I was the only Northerner and only white person at my job. In fact, I might have been the only one not born and raised in Phillips County. I did not understand all, or sometimes most, of what was said to me through my students’ and coworkers’ accents—a point most friends and family assume to be exaggeration until I give examples. My days were full of the awkwardness of miscommunication, excessive attention, confusion about others’ actions, and uncertainty about my own.
I spent a lot of my time in Arkansas being uncomfortable. Some of it was simply the literal and cultural miscommunications of my everyday life, but some of it went deeper. I was struggling with how to respectfully take up space in a community that was not my own and that I could not, as an outsider, truly understand. Staying in my house felt like an explicit perpetuation of segregation, but recreationally walking through the neighborhood felt invasive. As a middle-class white person, I knew I had privileges in this place that I was not necessarily entitled to. I could walk into this community and people would treat me with acceptance and inclusion regardless of how they felt about my presence there. I knew the same would not be true in reverse. If most of the people in this community came to my hometown, they would be treated with mistrust at best, if not open fear and disdain. In a region rife with racial bitterness—and rightfully so—I felt unwilling to spend time in their community knowing that my presence might not be as welcomed as external appearances might lead me to believe.

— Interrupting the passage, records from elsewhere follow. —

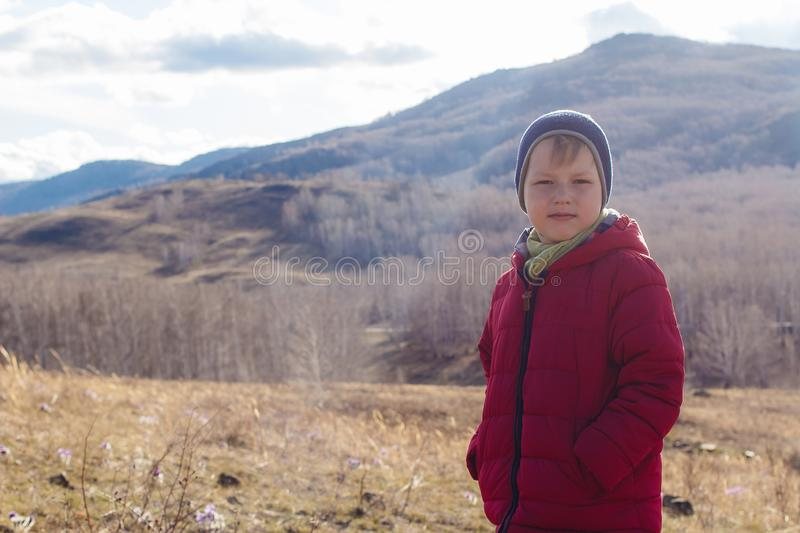 A contented six-year-old boy in a warm red jacket keeps his hands in his pockets outdoors royalty free stock photo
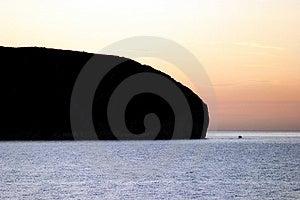 Petit bateau entrant dans une baie au lever de soleil Images libres de droits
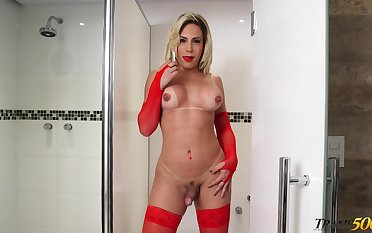 Zealous super curvy shemale in red stuff Raphaella Cardoso masturbates in toilet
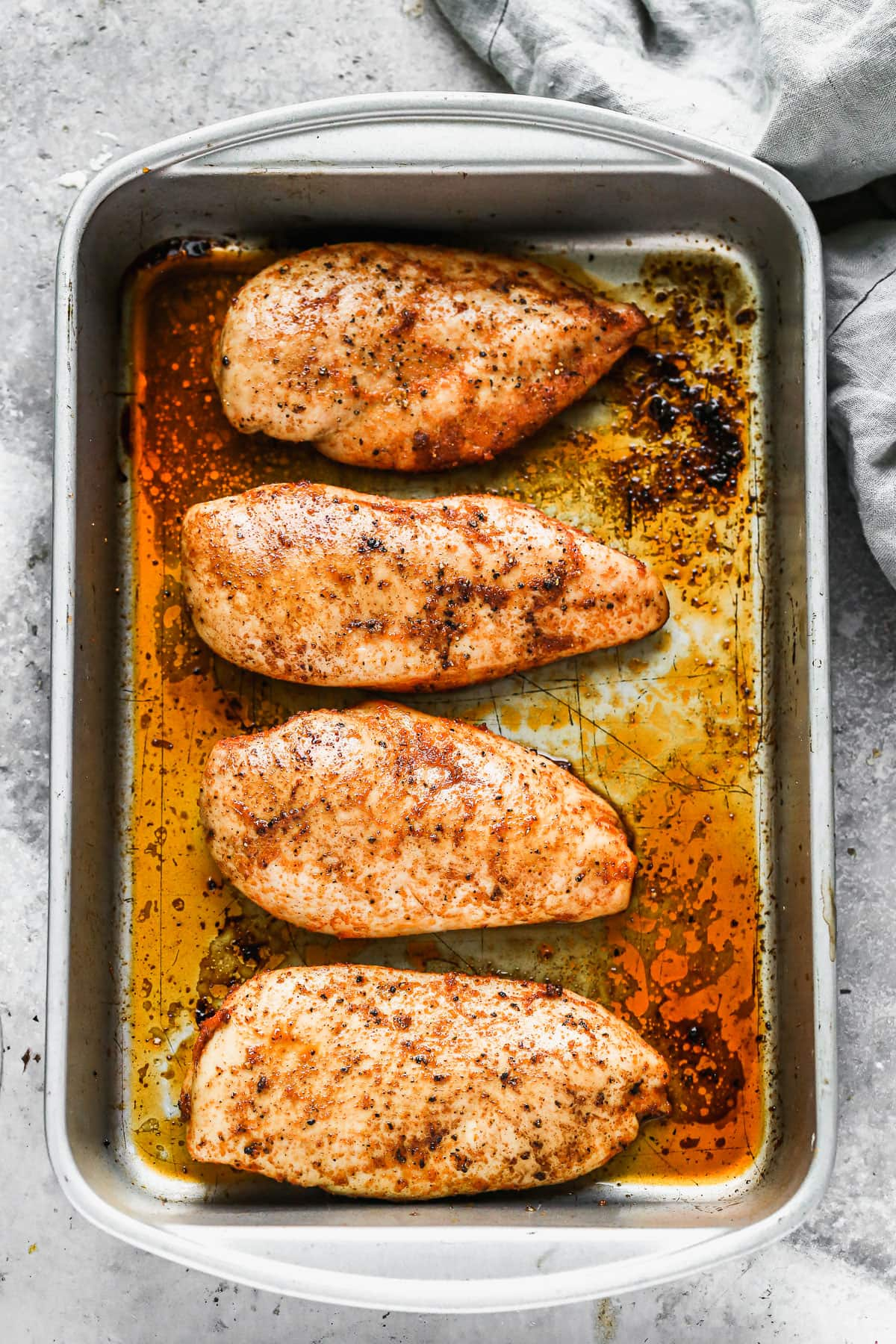 Four oven roasted chicken breasts in a pan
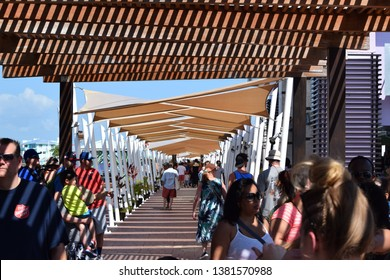 Belize City, Belize - March 2017: People walking down the boardwalk at the cruise port in Belize City, Belize.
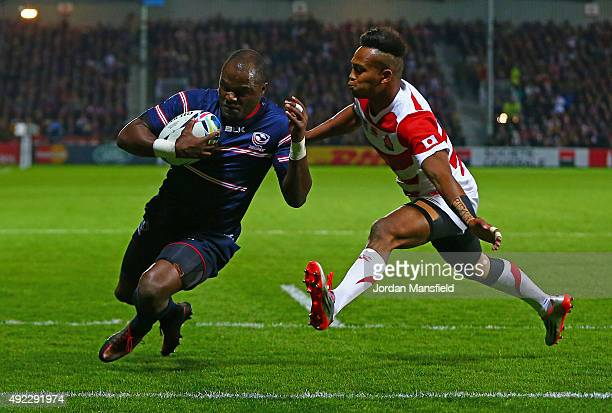 Takudzwa Ngwenya of the United States scores their first try under pressure from Kotaro Matsushima of Japan during the 2015 Rugby World Cup Pool B...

What I did not realize at the time was the vital importance of being able to willingly and gracefully accept discomfort. In fact, if I had to recommend a single personal skill to anyone planning to work in disadvantaged communities, it would without a doubt be learning to be okay with being uncomfortable. It is a multi-purpose skill. First, although cross-cultural interactions are in themselves valuable, they cannot be fully open and authentic unless you are willing to make mistakes and stay engaged through awkwardness and uncertainty. Second, on the level of navigating one’s actions through a net of social inequality and unspoken power dynamics, I thoroughly believe accepting the accompanying discomfort is vital to accepting one’s own privilege.
The second matter deals with being in role of an educated outsider. It is a position in which a person wants to contribute to positive change, but knows nearly nothing about the community and need not feel any personal investment in it. It is the privilege of being able to come in the middle of an ongoing process that others have put their lives and souls into with the freedom of getting up and leaving whenever you please. It is the privilege of not personally feeling the pain of the community’s hardships and failures and taking their joys and successes for granted. This is the inevitable role of an outsider in the service field. It should not be comfortable.
Although I learned an incredible amount during my SHECP internship, this will always be what I remember most. Seeking and accepting discomfort has led me down the path that brought me to discover the passions that have come to define my life. It has led me through my work tutoring refugee children and teaching English to Latino immigrants. It is what guided me through innumerable confusing interactions during my semester in Vietnam and what encouraged me to apply for the Peace Corps, with which I will be serving in Ethiopia for the next few years.
All of these experiences have presented or will present challenges both personal and ideological as I build relationships with members of the community and untangle the meaning of my own role in their lives. SHECP gave me the opportunity to wrestle with these personal, social, and philosophical matters in a safe space. It challenged me to function independently in a place that was further from my culture than I ever expected, but a place filled with supportive and welcoming people both at my job and in the community where I lived. I will always remember my time in Arkansas as one of the most rewarding and enriching experiences of my college career, and will take the lessons I learned there wherever I end up in the world.